§ **EXERCISE**: Convert the records, starting with the line that contains "With 1182 pixels" and ending with the line that contains "From the observer, how", into a Markdown table with the columns Row and Line, skipping blank lines.

§ **RAW DATA**:
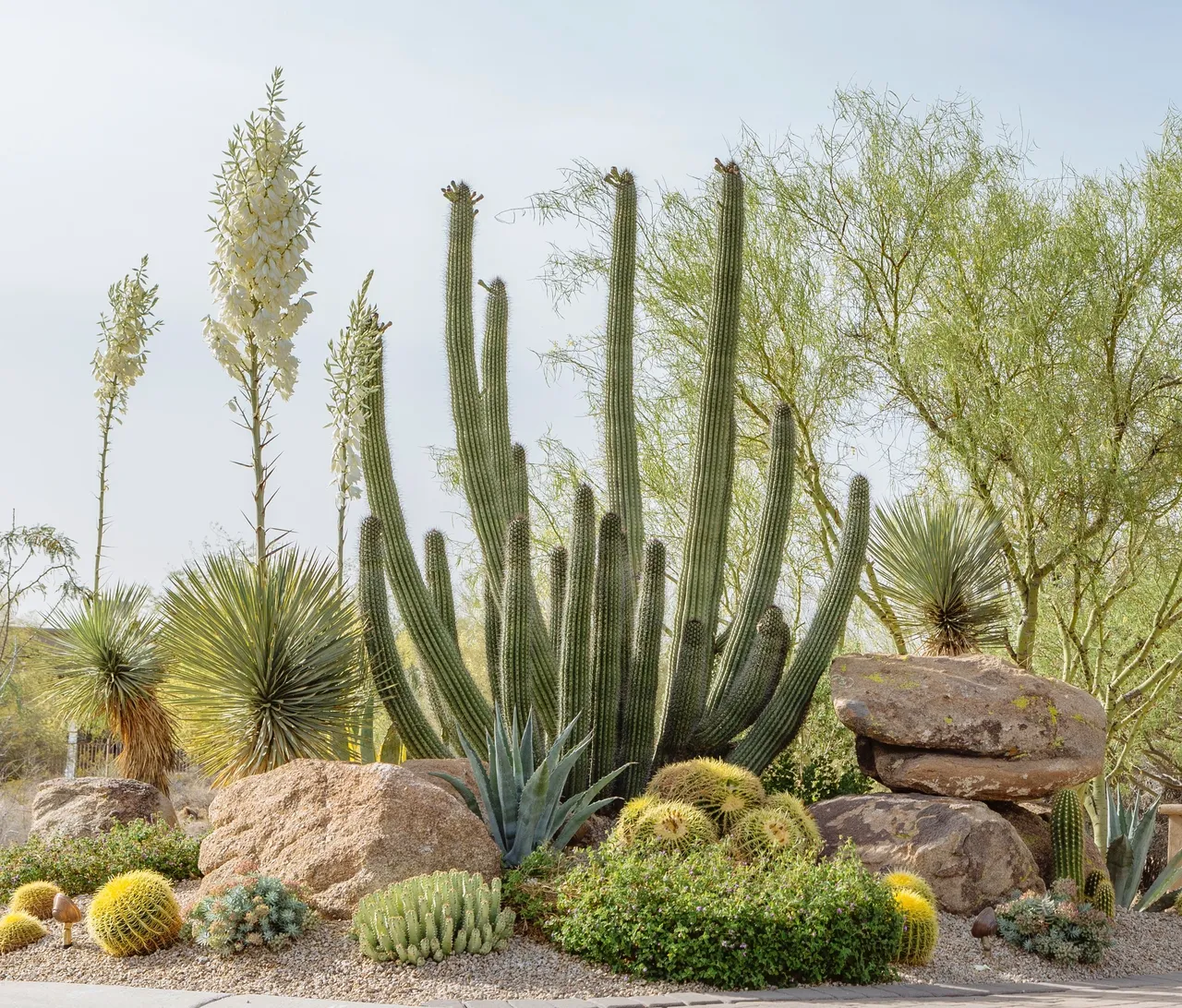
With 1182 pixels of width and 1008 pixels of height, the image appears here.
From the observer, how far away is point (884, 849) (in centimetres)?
...
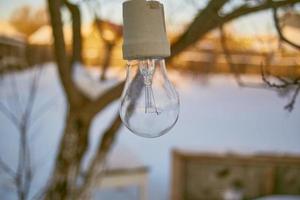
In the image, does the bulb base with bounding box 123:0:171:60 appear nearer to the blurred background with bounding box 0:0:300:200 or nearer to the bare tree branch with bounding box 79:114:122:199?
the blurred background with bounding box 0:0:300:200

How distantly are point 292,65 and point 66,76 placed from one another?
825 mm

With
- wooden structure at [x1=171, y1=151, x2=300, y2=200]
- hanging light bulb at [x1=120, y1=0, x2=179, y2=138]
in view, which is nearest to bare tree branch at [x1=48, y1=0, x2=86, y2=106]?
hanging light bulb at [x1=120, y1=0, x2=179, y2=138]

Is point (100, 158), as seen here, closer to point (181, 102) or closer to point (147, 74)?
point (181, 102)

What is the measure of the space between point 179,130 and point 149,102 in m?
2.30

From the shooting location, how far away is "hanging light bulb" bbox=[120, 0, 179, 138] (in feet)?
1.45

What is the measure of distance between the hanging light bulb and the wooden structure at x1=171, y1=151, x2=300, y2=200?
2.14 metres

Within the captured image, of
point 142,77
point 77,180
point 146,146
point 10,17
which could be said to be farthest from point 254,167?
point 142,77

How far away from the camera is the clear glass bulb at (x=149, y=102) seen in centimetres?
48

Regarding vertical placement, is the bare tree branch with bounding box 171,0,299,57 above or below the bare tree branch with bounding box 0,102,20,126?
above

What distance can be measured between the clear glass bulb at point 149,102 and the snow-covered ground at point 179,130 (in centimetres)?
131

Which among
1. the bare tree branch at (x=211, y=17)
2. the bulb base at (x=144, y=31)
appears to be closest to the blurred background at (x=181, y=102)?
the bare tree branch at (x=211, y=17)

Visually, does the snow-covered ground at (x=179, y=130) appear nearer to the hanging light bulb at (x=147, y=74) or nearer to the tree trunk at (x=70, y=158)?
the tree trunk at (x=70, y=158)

§ **OUTPUT BELOW**:
| Row | Line |
|---|---|
| 1 | With 1182 pixels of width and 1008 pixels of height, the image appears here. |
| 2 | From the observer, how far away is point (884, 849) (in centimetres)? |